O vazamento foi registrado durante operações exploratórias da estatal brasileira na região amazônica. O Ibama não detalhou as causas do incidente, limitando-se a caracterizá-lo como acidental durante as atividades da petroleira.

A área afetada, localizada na Foz do rio Amazonas, é considerada de grande importância ambiental. As informações divulgadas não especificam o volume total de material derramado durante o incidente.

A Petrobras tem 20 dias para efetuar o pagamento da multa ou apresentar defesa administrativa junto ao Ibama. Além da penalidade financeira, a Agência Nacional do Petróleo (ANP) estabeleceu novas condições para a retomada das atividades de perfuração exploratória na região.

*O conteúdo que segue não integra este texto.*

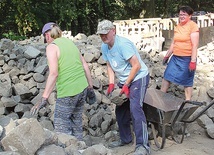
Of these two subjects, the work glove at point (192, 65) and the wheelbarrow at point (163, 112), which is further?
the work glove at point (192, 65)

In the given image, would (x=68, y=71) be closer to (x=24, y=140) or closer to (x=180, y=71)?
(x=24, y=140)

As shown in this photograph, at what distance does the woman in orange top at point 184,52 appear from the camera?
5016 mm

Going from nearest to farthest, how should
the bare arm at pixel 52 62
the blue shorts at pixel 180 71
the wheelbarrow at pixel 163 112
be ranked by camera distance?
1. the bare arm at pixel 52 62
2. the wheelbarrow at pixel 163 112
3. the blue shorts at pixel 180 71

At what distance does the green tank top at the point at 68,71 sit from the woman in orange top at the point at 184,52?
6.06ft

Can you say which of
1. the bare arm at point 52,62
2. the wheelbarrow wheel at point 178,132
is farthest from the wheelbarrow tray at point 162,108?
the bare arm at point 52,62

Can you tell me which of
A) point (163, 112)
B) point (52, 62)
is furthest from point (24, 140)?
point (163, 112)

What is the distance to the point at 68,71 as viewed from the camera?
387 centimetres

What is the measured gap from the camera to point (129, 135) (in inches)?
188

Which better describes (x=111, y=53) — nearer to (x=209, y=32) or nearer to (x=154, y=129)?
(x=154, y=129)

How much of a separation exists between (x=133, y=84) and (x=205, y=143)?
171 centimetres

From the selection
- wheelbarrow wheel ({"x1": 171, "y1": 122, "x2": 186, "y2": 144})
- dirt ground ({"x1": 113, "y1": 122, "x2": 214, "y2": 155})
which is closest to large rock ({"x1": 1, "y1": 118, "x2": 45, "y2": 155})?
dirt ground ({"x1": 113, "y1": 122, "x2": 214, "y2": 155})

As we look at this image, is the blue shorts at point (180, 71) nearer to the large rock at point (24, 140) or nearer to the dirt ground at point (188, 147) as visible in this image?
the dirt ground at point (188, 147)

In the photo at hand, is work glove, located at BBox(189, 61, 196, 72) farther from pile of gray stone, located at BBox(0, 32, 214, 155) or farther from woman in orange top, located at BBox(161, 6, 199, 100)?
pile of gray stone, located at BBox(0, 32, 214, 155)

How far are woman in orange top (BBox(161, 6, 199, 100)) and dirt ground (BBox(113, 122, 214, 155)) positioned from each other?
640 mm
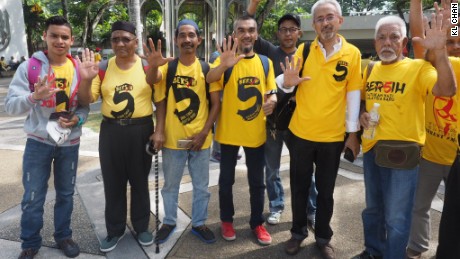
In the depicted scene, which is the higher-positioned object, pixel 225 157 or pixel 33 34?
pixel 33 34

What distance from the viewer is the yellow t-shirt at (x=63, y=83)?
2.87 m

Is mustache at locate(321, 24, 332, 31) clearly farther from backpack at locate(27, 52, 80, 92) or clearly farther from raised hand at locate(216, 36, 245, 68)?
backpack at locate(27, 52, 80, 92)

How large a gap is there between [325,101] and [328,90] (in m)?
0.09

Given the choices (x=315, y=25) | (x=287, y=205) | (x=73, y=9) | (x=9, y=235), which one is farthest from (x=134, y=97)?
(x=73, y=9)

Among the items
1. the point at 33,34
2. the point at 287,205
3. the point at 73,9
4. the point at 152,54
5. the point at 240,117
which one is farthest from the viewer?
the point at 33,34

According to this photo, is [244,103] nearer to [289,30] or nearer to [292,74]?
[292,74]

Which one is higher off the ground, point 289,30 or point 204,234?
point 289,30

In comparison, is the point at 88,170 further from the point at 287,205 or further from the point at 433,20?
the point at 433,20

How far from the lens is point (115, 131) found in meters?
2.97

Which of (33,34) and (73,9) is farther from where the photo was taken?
(33,34)

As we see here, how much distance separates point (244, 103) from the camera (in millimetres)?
3072

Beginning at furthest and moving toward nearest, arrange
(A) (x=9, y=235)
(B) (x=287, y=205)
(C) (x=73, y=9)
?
(C) (x=73, y=9), (B) (x=287, y=205), (A) (x=9, y=235)

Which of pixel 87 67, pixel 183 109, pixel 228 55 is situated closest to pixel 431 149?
A: pixel 228 55

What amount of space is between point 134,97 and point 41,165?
0.97m
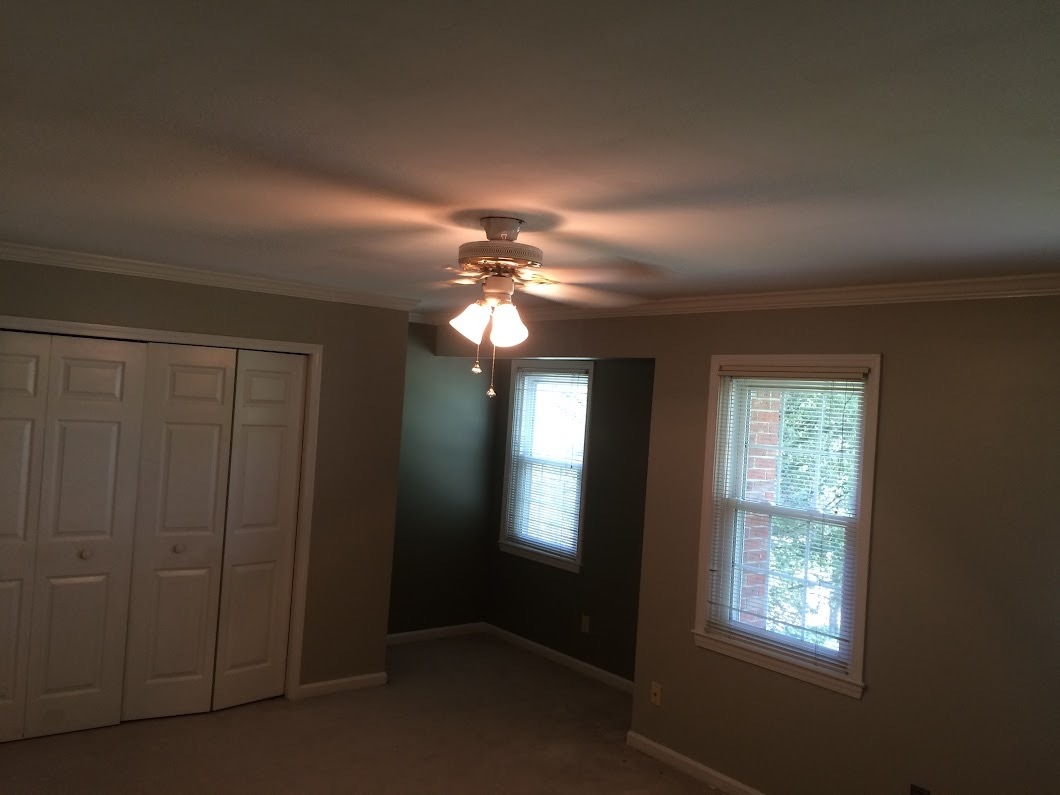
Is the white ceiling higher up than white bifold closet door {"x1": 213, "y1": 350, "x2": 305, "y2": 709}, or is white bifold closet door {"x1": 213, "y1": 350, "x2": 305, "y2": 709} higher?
the white ceiling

Leia Mais: ANP autoriza Petrobras a retomar perfuração na Foz do Amazonas, diz agência

Entre as exigências da ANP estão a substituição de equipamentos e a revisão do plano de Manutenção Preventiva antes que a empresa possa voltar a operar na área.

A Petrobras confirmou o recebimento da notificação do Ibama e informou que tomará as providências cabíveis. Segundo a empresa, o material derramado é biodegradável e não causa danos ao meio ambiente, afirmação que contrasta com a avaliação de risco médio feita pelo órgão ambiental federal.